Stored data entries
BEGIN
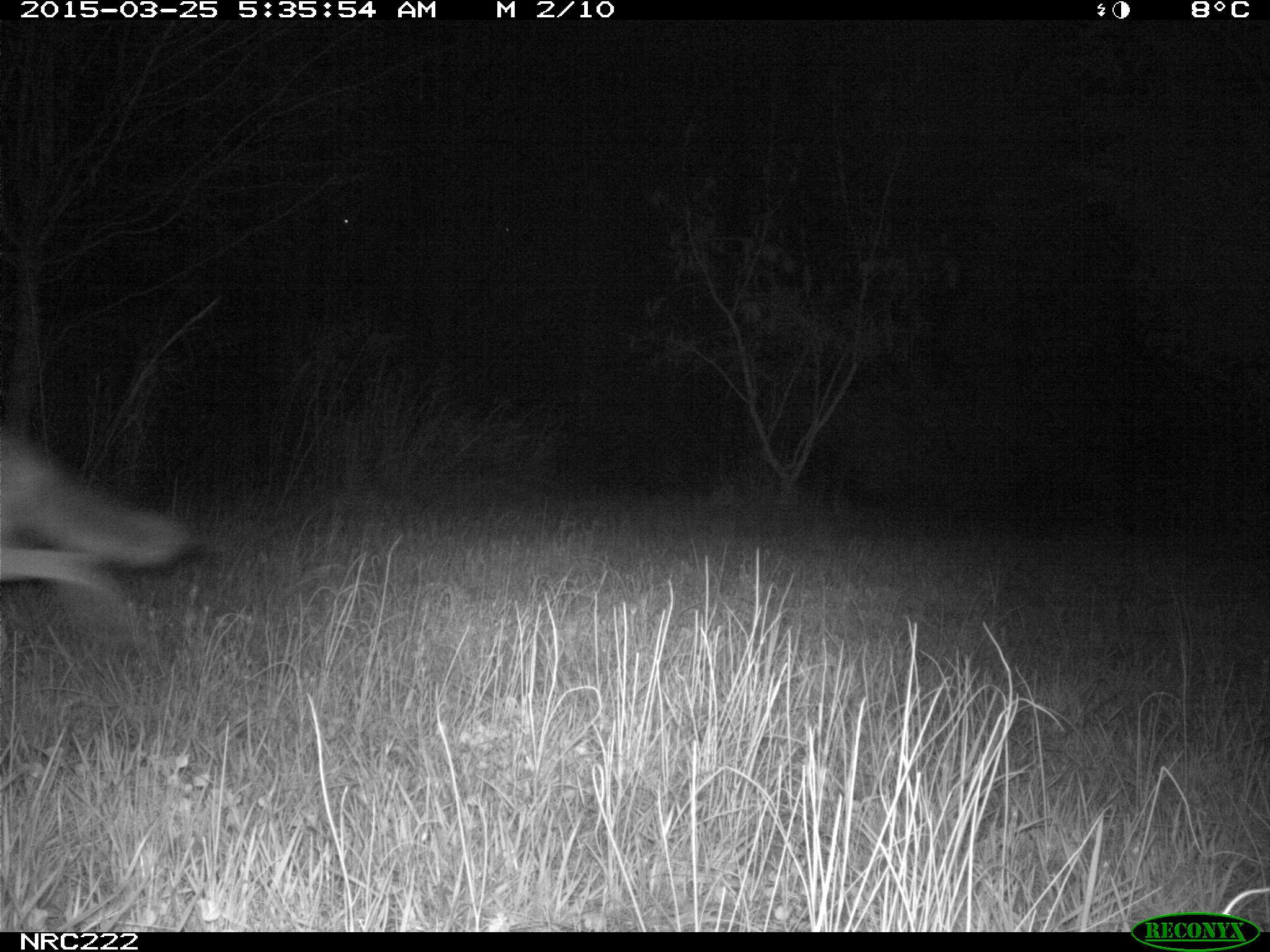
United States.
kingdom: Animalia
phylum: Chordata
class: Mammalia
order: Carnivora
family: Canidae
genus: Canis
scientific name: Canis latrans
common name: coyote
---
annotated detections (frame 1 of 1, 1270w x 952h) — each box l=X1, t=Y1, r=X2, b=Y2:
Coyote: l=0, t=400, r=210, b=631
END
EXERCISE PROMPT
Please retype every record above exactly, leaving out the pictures.

TASK ANSWER
United States.
kingdom: Animalia
phylum: Chordata
class: Mammalia
order: Carnivora
family: Canidae
genus: Canis
scientific name: Canis latrans
common name: coyote
---
annotated detections (frame 1 of 1, 1270w x 952h) — each box l=X1, t=Y1, r=X2, b=Y2:
Coyote: l=0, t=400, r=210, b=631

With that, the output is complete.